Cumbre decisiva
La reunión del G-20 en Londres puede ayudar a gestionar la crisis o generalizar la desconfianza
A problemas globales, soluciones globales, es uno de los enunciados más repetidos desde que el chispazo de las hipotecas subprime desencadenara la más severa y amplia crisis económica desde los años treinta. Pero es una de las pocas certezas que la complejidad de la situación actual ofrece. La coordinación de las políticas económicas entre los Gobiernos depararía una mayor eficacia que las iniciativas unilaterales, especialmente si el objetivo es evitar desplomes adicionales del crecimiento y del empleo.
La próxima reunión del G-20 en Londres puede, en efecto, facilitar la gestión de esta crisis global o, por el contrario, validar el escepticismo de quienes asumen fatalmente la inutilidad de ese tipo de formaciones en la cooperación internacional. Evitar la decepción significaría que las grandes economías decidieran incrementar de forma significativa el gasto público en inversión, cuando menos en las cuantías relativas comprometidas por la nueva administración estadounidense. Sólo así podrá evitarse la alimentación de la espiral desempleo-deflación.
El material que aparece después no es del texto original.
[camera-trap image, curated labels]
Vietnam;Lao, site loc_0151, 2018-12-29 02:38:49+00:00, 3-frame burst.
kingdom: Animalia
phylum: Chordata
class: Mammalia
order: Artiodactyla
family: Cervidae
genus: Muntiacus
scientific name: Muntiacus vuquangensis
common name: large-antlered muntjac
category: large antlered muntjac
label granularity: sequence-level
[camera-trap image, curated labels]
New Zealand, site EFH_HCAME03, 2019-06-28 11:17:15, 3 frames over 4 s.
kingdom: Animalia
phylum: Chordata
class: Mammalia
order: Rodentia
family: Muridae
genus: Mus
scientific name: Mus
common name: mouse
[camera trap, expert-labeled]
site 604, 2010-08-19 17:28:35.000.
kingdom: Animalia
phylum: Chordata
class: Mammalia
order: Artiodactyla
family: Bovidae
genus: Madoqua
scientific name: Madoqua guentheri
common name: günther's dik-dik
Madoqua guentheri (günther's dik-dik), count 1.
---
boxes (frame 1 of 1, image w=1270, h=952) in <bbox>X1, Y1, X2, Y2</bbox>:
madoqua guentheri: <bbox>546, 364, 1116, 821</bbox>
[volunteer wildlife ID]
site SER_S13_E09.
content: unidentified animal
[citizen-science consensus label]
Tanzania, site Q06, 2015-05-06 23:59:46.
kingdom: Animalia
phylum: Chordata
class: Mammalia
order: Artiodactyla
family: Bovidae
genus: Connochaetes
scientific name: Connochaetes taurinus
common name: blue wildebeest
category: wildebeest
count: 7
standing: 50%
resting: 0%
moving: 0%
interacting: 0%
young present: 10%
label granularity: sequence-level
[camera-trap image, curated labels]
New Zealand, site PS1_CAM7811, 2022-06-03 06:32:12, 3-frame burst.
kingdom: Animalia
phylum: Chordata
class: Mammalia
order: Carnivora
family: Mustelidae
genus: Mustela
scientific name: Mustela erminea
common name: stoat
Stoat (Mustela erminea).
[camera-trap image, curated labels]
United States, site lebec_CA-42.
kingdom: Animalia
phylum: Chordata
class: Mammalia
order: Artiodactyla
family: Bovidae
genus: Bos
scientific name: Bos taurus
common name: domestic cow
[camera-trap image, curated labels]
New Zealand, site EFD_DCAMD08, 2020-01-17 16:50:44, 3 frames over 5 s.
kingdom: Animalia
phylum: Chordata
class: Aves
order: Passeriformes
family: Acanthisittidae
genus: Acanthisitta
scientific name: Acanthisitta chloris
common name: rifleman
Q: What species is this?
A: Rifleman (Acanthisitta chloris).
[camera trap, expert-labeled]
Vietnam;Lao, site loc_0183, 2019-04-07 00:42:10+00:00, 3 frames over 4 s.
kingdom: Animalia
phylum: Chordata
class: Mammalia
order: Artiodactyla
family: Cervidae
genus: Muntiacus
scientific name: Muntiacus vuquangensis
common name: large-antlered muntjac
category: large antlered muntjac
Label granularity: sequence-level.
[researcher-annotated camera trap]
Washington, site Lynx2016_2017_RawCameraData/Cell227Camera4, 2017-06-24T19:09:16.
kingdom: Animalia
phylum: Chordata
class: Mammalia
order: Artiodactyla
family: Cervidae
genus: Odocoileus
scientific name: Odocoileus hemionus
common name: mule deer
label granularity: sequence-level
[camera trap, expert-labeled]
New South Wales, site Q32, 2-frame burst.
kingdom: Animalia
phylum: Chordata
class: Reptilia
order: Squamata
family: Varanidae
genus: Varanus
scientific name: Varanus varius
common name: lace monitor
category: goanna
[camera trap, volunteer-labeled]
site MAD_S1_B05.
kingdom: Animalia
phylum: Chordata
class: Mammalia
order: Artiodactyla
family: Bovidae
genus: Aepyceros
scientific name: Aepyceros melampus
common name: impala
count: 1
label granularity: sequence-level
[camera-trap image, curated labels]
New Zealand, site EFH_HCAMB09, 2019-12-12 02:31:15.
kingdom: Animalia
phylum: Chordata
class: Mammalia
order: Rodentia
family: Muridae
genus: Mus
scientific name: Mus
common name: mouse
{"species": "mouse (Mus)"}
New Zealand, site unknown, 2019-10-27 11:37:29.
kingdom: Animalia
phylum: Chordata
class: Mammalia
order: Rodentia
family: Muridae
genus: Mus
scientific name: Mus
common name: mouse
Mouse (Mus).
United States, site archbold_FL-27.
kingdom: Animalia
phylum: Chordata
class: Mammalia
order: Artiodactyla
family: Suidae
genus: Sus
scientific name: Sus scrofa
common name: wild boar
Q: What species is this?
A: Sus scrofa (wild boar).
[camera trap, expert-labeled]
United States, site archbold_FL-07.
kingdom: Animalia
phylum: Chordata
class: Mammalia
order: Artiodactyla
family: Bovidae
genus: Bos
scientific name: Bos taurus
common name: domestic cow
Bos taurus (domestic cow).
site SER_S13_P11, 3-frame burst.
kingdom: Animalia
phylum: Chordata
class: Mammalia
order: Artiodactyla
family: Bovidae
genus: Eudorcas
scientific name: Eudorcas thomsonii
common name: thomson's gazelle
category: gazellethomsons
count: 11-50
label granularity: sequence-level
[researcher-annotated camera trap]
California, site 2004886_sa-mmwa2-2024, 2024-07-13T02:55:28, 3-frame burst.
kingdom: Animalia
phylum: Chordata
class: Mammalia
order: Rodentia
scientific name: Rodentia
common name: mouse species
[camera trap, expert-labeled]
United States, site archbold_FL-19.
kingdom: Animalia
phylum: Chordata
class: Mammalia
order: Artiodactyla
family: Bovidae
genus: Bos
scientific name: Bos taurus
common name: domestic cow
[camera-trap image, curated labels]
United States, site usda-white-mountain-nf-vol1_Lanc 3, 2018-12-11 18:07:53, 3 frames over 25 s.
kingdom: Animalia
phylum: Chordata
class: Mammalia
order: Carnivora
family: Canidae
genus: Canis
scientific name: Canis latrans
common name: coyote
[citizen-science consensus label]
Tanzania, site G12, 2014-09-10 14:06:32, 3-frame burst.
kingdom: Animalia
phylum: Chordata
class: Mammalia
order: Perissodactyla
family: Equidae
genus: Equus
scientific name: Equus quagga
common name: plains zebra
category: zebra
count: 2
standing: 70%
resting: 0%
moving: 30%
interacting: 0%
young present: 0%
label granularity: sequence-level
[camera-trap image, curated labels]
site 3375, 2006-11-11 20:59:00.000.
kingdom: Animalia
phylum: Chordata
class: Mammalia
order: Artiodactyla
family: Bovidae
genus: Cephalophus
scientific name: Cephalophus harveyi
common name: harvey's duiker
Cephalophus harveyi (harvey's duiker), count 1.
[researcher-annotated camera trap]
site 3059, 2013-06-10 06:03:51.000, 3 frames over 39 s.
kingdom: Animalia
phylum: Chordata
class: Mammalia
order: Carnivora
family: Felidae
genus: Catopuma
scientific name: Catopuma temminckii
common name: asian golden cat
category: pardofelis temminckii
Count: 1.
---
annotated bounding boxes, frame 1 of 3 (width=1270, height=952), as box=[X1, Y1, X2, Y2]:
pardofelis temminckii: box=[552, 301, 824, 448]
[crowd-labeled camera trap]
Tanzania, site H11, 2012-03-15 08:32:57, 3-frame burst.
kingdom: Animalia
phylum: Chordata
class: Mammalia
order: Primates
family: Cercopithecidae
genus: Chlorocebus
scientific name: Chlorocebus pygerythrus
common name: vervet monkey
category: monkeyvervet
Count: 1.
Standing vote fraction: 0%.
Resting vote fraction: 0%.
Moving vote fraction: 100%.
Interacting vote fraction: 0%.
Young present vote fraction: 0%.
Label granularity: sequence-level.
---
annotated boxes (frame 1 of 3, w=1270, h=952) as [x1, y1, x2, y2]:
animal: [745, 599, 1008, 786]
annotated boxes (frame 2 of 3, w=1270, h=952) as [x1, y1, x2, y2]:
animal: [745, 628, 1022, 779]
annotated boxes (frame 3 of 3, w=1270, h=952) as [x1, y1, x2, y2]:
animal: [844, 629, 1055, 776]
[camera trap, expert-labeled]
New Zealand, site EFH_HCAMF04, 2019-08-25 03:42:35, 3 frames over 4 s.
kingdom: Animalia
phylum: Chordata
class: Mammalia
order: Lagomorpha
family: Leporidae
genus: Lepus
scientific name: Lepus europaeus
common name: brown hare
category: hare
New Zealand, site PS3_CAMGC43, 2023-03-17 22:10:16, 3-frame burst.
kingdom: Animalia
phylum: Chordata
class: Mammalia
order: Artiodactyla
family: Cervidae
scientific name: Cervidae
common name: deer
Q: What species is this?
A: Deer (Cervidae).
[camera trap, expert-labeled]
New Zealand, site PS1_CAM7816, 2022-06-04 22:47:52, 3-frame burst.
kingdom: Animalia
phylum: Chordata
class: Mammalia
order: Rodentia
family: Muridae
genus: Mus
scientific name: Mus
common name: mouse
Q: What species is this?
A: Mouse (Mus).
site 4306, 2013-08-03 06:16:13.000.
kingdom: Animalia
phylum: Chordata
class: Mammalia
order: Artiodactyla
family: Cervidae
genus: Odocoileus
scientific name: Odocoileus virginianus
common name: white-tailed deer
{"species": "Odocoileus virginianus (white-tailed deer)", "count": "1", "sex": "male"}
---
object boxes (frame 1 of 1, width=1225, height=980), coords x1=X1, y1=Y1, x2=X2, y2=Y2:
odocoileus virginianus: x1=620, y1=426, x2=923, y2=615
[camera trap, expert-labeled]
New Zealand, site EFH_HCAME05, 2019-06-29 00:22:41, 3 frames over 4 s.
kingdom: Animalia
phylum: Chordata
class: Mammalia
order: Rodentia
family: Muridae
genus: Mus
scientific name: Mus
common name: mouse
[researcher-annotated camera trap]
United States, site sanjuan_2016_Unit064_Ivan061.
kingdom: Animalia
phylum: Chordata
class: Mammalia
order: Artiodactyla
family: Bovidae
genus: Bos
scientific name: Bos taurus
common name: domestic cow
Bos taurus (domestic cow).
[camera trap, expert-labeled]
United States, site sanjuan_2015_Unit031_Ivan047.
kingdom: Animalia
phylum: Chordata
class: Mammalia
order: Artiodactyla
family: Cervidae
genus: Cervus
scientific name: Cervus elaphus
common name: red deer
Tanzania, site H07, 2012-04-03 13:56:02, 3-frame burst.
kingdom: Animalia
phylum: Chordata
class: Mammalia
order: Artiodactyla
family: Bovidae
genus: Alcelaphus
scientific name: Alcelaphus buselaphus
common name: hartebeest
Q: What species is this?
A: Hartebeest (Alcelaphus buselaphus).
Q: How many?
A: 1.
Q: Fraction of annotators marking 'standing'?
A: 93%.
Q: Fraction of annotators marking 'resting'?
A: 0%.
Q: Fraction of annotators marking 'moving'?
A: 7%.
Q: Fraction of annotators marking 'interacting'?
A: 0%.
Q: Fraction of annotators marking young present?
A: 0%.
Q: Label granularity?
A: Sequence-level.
En segundo lugar, el compromiso por alejar las tentaciones proteccionistas ha de ser absolutamente inequívoco, lo mismo que el establecimiento de mecanismos de verificación continua. El cada día más relevante contraste de esta crisis con la que condujo a la Gran Depresión tiene en la extensión de las "políticas de perjuicio al vecino" una de sus principales referencias.
Por último, las prioridades de apuntalamiento del sistema financiero, mediante una mejor regulación y supervisión de la actividad, constituirían señales para el asentamiento de la confianza. Es en este contexto en el que es tan fácil como necesario eliminar definitivamente los paraísos fiscales y excluir de la escena financiera internacional a los países que siguen albergando el oscurantismo financiero, con prácticas como el secreto bancario, estrechamente vinculadas a la evasión fiscal y a otros delitos.
El escepticismo de los contribuyentes no deriva sólo de la muy cuestionada eficacia de sus Gobiernos en la gestión de la crisis, sino también de la facilidad con que los grandes operadores financieros no purgan los delitos, las estafas o los fraudes fiscales. La apuesta por el juego limpio facilitaría la comprensión de esas transferencias de dinero público a los bancos en dificultades que, desgraciadamente, van a seguir siendo necesarias.